Our contemplative theologian is adamant that some reference to tactile sensibility belongs in a description of the experience of the deepest centre, where the Trinitarian Persons pitch tent, where there is the substantial indwelling in the soul, where the finest point of the spirit is both held in being and conformed to God. We shouldn’t bypass it. It’s the appropriate phenomenological model. The reason for this is the following. Of all the external senses, touch is the most diffuse, since it is spread over the body, and “the breadth and capacity of an object corresponds to its refinement, and the more diffuse and communicative it is, the more it is subtle and delicate” (Flame 2.19).[13] It would be inadequate to generate a description of the spiritual life that didn’t concentrate all the breadth and diffusiveness of our sense of touch, properly abstracted from our physical imaginary and spiritualized, and place it in the substantial centre.

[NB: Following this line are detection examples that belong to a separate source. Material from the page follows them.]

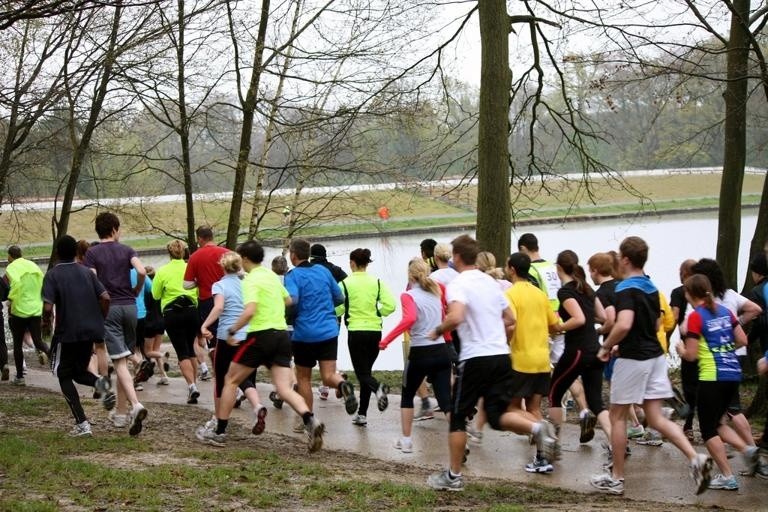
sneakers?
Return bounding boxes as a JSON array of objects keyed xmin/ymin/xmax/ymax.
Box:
[
  {"xmin": 392, "ymin": 437, "xmax": 415, "ymax": 452},
  {"xmin": 1, "ymin": 363, "xmax": 11, "ymax": 382},
  {"xmin": 132, "ymin": 351, "xmax": 172, "ymax": 392},
  {"xmin": 127, "ymin": 402, "xmax": 146, "ymax": 437},
  {"xmin": 8, "ymin": 366, "xmax": 28, "ymax": 387},
  {"xmin": 525, "ymin": 399, "xmax": 573, "ymax": 473},
  {"xmin": 690, "ymin": 442, "xmax": 768, "ymax": 496},
  {"xmin": 93, "ymin": 363, "xmax": 116, "ymax": 409},
  {"xmin": 106, "ymin": 408, "xmax": 127, "ymax": 427},
  {"xmin": 188, "ymin": 370, "xmax": 284, "ymax": 448},
  {"xmin": 291, "ymin": 373, "xmax": 390, "ymax": 452},
  {"xmin": 578, "ymin": 405, "xmax": 694, "ymax": 498},
  {"xmin": 413, "ymin": 399, "xmax": 443, "ymax": 421},
  {"xmin": 67, "ymin": 420, "xmax": 93, "ymax": 437},
  {"xmin": 426, "ymin": 415, "xmax": 487, "ymax": 493}
]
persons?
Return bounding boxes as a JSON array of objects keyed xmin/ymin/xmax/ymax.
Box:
[{"xmin": 1, "ymin": 212, "xmax": 767, "ymax": 494}]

Such a description would fail to align the incomprehensible centre with the least intellectualized of the senses. There’s just something intuitively wrong with an un-tactile spiritual core.
At the same time, when John tries to interrelate his phenomenologies, problems arise. According to him, “the feeling of the Beloved’s attributes are [sic] felt and enjoyed by the soul’s power of touch, which is in its substance, and the knowledge of these attributes is experienced in its hearing, which is the intellect” (Canticle 14-15.13).[14] This seems reasonable. Spiritual touch, which lies at the deepest centre, overflows onto spiritual hearing, which is the intellectual faculty. We might prefer to think of the mind as a spiritual power of seeing rather than hearing. No matter. Either way, it is touch that is primary, higher, more deeply aligned to the incommunicable centre. The particularized powers of knowing, or even loving and remembering, are more distinct and less conducive to tactile imagery. This is self-consistent. But it collides with John’s own stated beliefs.
John clearly states that, in his opinion, the sense of touch lies on lower ground than other senses. Specifically, he claims that hearing is a more delightful sense than feeling or touch, because it is more spiritual than they are (Canticle 14-15.13). On the face of things, this claim can’t be squared with those of the previous paragraph. Touch can’t—or shouldn’t—be both the best illustration of the highest interiority and the lowest of the external senses.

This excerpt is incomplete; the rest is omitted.